Understanding Pre-Payment Penalties: Why Lenders Charge Them and What You Need to Know.
A pre-payment penalty is a fee charged by lenders when borrowers exit their mortgage contract and term early, such as refinancing, selling the property, or paying down the mortgage beyond the allotted pre-payment privilege. The penalty is calculated based on the remaining mortgage balance and a few months' worth of interest or the interest rate differential. Lenders charge this penalty to protect themselves against potential financial loss. Borrowers should understand how their prepayment penalty would be calculated before agreeing to borrow money.
Annual Percentage Rate (also known as an APR)
The APR indicates the total cost of borrowing. The APR is expressed as a percentage and it incorporates all fees associated with a mortgage that are not compounded. For example, an administration fee to pay your property taxes with the mortgage would be reflected in the APR. There are different fees associated with each lender. A lender may or may not charge administration fees; but if they do, it would be reflected in the APR.
The APR is usually reflected in an interest rate (%). A Mortgage Broker or Bank Specialist can break this down for you by showing you total fees associated with your mortgage noted in the Mortgage Commitment.
The APR is usually reflected in an interest rate (%). A Mortgage Broker or Bank Specialist can break this down for you by showing you total fees associated with your mortgage noted in the Mortgage Commitment.
Land Transfer Tax
Land Transfer Tax is a charge paid to the provincial government when purchasing real estate in Canada. It is calculated based on the value of the property and is payable in addition to the mortgage amount owing on a property or the debt assumed on a transfer conveyance. There are two types of land transfer taxes in Toronto: Provincial Tax, which is the nationwide standard tax, and Municipal Tax to the City of Toronto. The tax rates vary depending on the value of the consideration, with amounts up to $55,000 charged at 0.5% and amounts exceeding $2,000,000 charged at 2.5%.
Maturity Date
The Maturity Date means the end date of a mortgage contract. It's the date of mortgage expiry and when the mortgage must be repaid out in full or has come due. The mortgage balance must be repaid on this date.
Interest Adjustment Date
The Interest Adjustment Date is the date that a lender starts collecting interest on the loan. Interest adjustment dates usually fall on the first of the month. If a mortgage is registered on another day, there will usually be an interest adjustment payment taken before the first official payment.
Pre-Payment Privilege
A mortgage pre-payment privilege is a clause in a mortgage contract that allows borrowers to make additional payments on their mortgage beyond their regular payment schedule, without incurring a pre-payment penalty. This privilege can help borrowers pay off their mortgage faster, reduce the amount of interest paid over the life of the mortgage, and potentially save thousands of dollars. The pre-payment privilege can vary depending on the lender and the mortgage product, so it's important for borrowers to review their mortgage contract to understand the terms and conditions of their pre-payment privilege.

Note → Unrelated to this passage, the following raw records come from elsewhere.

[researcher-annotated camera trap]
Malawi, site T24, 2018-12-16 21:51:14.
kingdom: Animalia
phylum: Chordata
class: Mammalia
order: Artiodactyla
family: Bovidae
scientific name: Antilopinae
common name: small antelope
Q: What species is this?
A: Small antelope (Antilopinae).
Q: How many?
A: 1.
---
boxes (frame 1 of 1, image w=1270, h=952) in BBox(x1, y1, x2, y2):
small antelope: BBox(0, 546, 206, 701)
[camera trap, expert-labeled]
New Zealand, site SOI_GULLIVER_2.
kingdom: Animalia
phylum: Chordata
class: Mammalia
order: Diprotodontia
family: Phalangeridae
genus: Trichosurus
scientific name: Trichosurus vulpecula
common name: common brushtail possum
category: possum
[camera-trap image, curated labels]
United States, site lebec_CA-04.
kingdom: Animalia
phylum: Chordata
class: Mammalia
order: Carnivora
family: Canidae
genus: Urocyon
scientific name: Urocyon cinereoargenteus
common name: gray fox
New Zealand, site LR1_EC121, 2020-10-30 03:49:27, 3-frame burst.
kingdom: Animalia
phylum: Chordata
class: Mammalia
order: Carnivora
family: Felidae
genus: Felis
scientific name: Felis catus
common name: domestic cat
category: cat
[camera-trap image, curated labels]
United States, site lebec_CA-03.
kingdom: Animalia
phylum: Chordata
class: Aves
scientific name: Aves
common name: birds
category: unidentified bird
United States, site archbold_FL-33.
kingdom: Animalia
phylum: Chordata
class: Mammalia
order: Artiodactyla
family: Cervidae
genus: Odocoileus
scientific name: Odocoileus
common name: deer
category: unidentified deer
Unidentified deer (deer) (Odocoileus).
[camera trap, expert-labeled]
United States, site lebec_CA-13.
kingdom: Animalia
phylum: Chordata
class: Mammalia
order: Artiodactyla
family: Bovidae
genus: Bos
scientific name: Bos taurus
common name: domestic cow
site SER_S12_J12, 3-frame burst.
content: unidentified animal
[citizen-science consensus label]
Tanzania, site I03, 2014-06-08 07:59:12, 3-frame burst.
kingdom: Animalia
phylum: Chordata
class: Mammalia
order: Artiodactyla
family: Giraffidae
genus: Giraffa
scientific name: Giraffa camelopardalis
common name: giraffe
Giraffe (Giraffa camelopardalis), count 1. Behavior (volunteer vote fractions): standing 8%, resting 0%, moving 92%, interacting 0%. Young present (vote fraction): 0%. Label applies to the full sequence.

Understanding Collateral Mortgages
A collateral mortgage is not a conventional mortgage, as it is based on the assumption that the borrower may take out additional credit products with the same lender in the future. It is a promissory note with terms that can differ from those of a conventional mortgage. A collateral mortgage can be registered for up to 125% of the property's value at an interest rate of around Prime, plus 10%, to take into account any possible credit taken out in the future by the borrower. The purpose of a collateral mortgage is to avoid renegotiating the mortgage if the borrower requires additional credit in the future. However, a downside is that it restricts the borrower from obtaining future secured credit products with a different financial institution.
Understanding Conventional Mortgages
A conventional mortgage is a type of mortgage where all of the terms, such as the interest rate, term, mortgage amount, and amortization, are agreed upon beforehand.